Polls for the 2012 presidential race make me want to chop wood. Well, that is figuratively speaking. It has been a long time since I chopped any wood and if I have it my way it will be even longer before I do it again.

It’s just that polls drive me crazy or more accurately the stories written about polls drive me nuts. Take today, for instance. Here is a snapshot of “Polls Obama” on Google News, my trusty aggregator:

President Obama, Romney Tied in Latest Washington Post-ABC Poll

Poll of Polls: Obama ahead of Romney, but slightly

Poll: Obama has 8-point lead over Romney in Va.

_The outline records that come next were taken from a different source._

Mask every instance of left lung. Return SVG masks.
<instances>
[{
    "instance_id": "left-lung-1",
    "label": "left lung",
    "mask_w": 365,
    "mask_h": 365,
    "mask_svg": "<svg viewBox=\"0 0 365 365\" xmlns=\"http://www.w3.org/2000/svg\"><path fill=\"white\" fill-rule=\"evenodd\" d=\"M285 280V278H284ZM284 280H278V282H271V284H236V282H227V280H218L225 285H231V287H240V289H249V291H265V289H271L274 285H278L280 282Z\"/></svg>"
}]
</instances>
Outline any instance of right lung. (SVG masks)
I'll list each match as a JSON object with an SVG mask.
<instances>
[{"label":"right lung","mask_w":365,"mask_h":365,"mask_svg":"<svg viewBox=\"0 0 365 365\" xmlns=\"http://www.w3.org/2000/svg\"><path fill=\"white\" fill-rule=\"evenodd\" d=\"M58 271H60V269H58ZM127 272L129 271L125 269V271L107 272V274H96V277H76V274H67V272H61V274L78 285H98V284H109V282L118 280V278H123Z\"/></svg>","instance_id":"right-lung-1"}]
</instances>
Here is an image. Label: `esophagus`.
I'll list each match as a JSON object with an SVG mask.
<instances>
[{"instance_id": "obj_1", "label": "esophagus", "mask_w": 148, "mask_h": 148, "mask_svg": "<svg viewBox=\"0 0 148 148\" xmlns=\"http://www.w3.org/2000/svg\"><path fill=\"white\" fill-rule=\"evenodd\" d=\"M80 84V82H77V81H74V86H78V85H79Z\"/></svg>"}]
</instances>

Obama, Mitt Romney Deadlocked In Race, Poll  Finds

And so forth.

Yes, it is partly the Internet’s fault and my fault if this variety of polling results makes me a bit on the looney side. The Internet is a showcase for tons of news and partisan sites showing everything from the national take down to a precinct in Intercourse, Pa. It is my fault that I read these stories or at least the headlines and the lead.

Such variety of polls are, of course, nirvana for political junkies. To the serious political junkie putting all these pieces together into some electoral context is a Karl Rove-ish version of the board game “Risk.”

But here Schmoe is, that would be me, just trying to figure out where things stand overall. That is so because every freaking precinct in every freaking state isn’t of vital strategic importance when it comes to the Electoral College. Where I live is a good example. Yes, I live in one of the areas of Texas that has voted traditionally Democrat. Like elsewhere in this wonderful state with its misguided voters though, the Republicans are pushing their way in and trying to root out all the old Yellow Dogs, like me. Since Shrub Bush was first elected I have felt disenfranchised for pretty much every race above ticket of county judge. My vote for president means nothing.

My pocketbook is another story. Well, not my  pocketbook. A guy asked me last week if he could borrow $10. I told him I don’t know ten people with a dollar. Or two people with a $5 bill either. Oh, I know you probably get tired of this, I certainly do, but you can go right here on this link and I can tell you how to send me money. I am in the process of putting a PayPal button on my blog for donations, but I am having a problem getting it up and running. How would your money be used? Oh, for things like … living. Times are harder than they’ve been in a long time and if you appreciate what you read here sometimes, even if you don’t appreciate it, you can go right here and I can tell you how to send me your money.

Obama’s people are wearing off on me, I suppose. Some of the e-mails I receive from the Obamas, and Debbie Wasserman Schultz and Joe Biden and George Clooney — they aren’t personal e-mails mind you — you would think Barack, Michelle and the girls are sitting in a dimly-lit White House making do another week on Beenie Weeniess and Shasta. And they always ask for another $3. “Just $3 more, Dick, and we can beat that old Republican money machine this month.” I doubt it. I doubt it because the Dems are always pleading poverty.

I’m glad I didn’t sign up for e-mail from the Romney people. Everybody wanting my money you would think I am Warren “Jimmy” Buffett.

But I am serious. Go here so you can send me $3. Just $3. A $3 bill. No don’t do that. I don’t need the Secret Service folks messing around here. But anything, a can of Beenie Weenies and a Shasta, even. No don’t do that. I’d hate to see Sasha and Malia go to bed hungry.